Шадров пристально посмотрел на нее, точно хотел убедиться, что это действительно Маргарет, сама, одна, и никто больше не глядит сквозь ее глаза.

Она подняла ресницы и тотчас же опустила их.

– О чем ты думаешь, Маргарет? – спросил Шадров.

– Не знаю. Я не сумею это выразить. Но я думала о том, что в любви… отчего… так много жестокости? Или нет, это не то, я ошибаюсь.
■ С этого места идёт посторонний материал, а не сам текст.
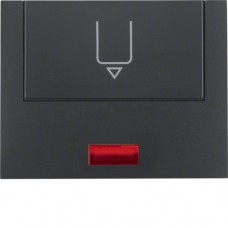 Накладка Berker для карточного выключателя для отелей с линзой, антрацит, K.1 (16417106)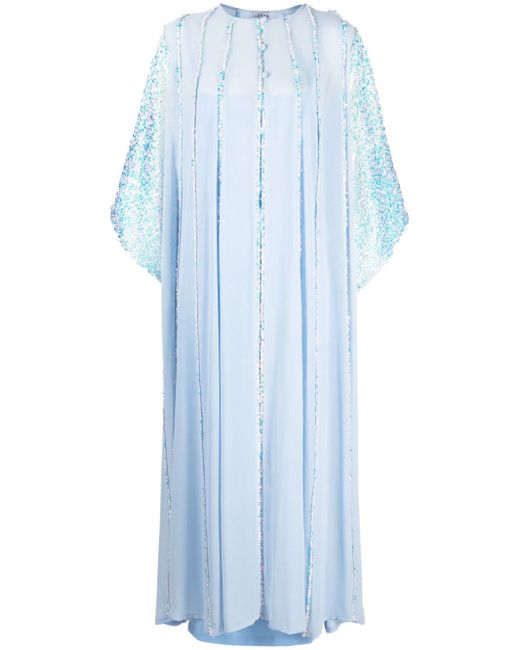 Baruni Jasmine sequin-embellished cape dress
Дмитрий Васильевич улыбнулся.

– Ты не ошибаешься, Грета. Любовь только тогда любовь, когда в ней есть – все. Как же взять из любви жестокость? Ведь будет не все. Жестокость – тоже бесконечность. И то, что жестокость есть и должна быть в любви, опять говорит нам: мы любим друг друга не для друг друга, а для… Него, для Третьего, потому что если есть жестокость в моей любви – она не нужна ни мне, ни тебе… она Ему нужна, как всякая бесконечность.

Маргарет опустила вожжи и взяла его руку маленькой, горячей рукой. Он опять измерил мысленно всю их близость, опять ему стало хорошо и больно.
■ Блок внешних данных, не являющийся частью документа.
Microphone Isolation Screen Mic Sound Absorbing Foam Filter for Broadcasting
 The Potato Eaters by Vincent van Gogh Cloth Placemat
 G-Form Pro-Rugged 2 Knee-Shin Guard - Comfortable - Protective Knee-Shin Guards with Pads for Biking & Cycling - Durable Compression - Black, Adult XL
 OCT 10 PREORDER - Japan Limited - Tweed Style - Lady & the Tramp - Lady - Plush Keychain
Отчего больно? Кто из двух должен погибнуть?

Каштаны пахли резко и тяжело. Желтые и белые цветы ползли по отвесным камням.

Вдруг Шадров взял вожжи. Лошадь остановилась.

– Посмотри!

Направо деревья и кусты расступились широко. Внизу, за обрывом дороги, была теперь долина, бескрайняя, ровная и ясная, в солнце. Сверкали, как стекло, длинные потоки, купы деревьев чернели пятнами, кое-где видны были дома, маленькие, белые, сжатые вместе. Это города, поселки. Го-генвальд – маленький и темный. С нижнего, дальнего края неба поднималась медленно большая, желто-сизая туча. Вся долина была синяя, без дыма, без пленки. Но простор от этой ясности не сделался близким и узким. Хотелось броситься туда, вниз, но не упасть, а пролететь до края неба, до сизой тучи, над этой ясной глубиной, на неустающих, широких крыльях.

– Я помню, – сказала Маргарет. – Ведь это та же самая долина, которая видна из санатории, только с другой стороны. Из Гогенвальда до нашей санатории всего два часа езды. Я помню вот эту черную колокольню, маленькую, острую. Она была там как раз против скамейки, где тогда… вы… Господи, уже целый год прошел!

– Только один год.

– Как странно, что мы увидели эту долину, ту самую, сегодня! Я раньше ни разу не вспомнила о санатории. Какая я тогда была… Точно в полусне жила. Но я тебя любила. И мы…

– Поедем! – вдруг сказала она другим голосом, точно вспомнив о чем-то, и взяла у него вожжи. Тень прошла по ее оживленному лицу. – Поедем, скорее! Будет гроза.

V

В Марбурге, наверху, стояло несколько экипажей. За столиками, под густыми и низкими деревьями, сидели немцы и пили пиво. Несколько англичанок, с девочками в белых платьях, скучая, смотрели вниз, на долину, которая открывалась и отсюда, еще более отошедшая, все такая же ясная.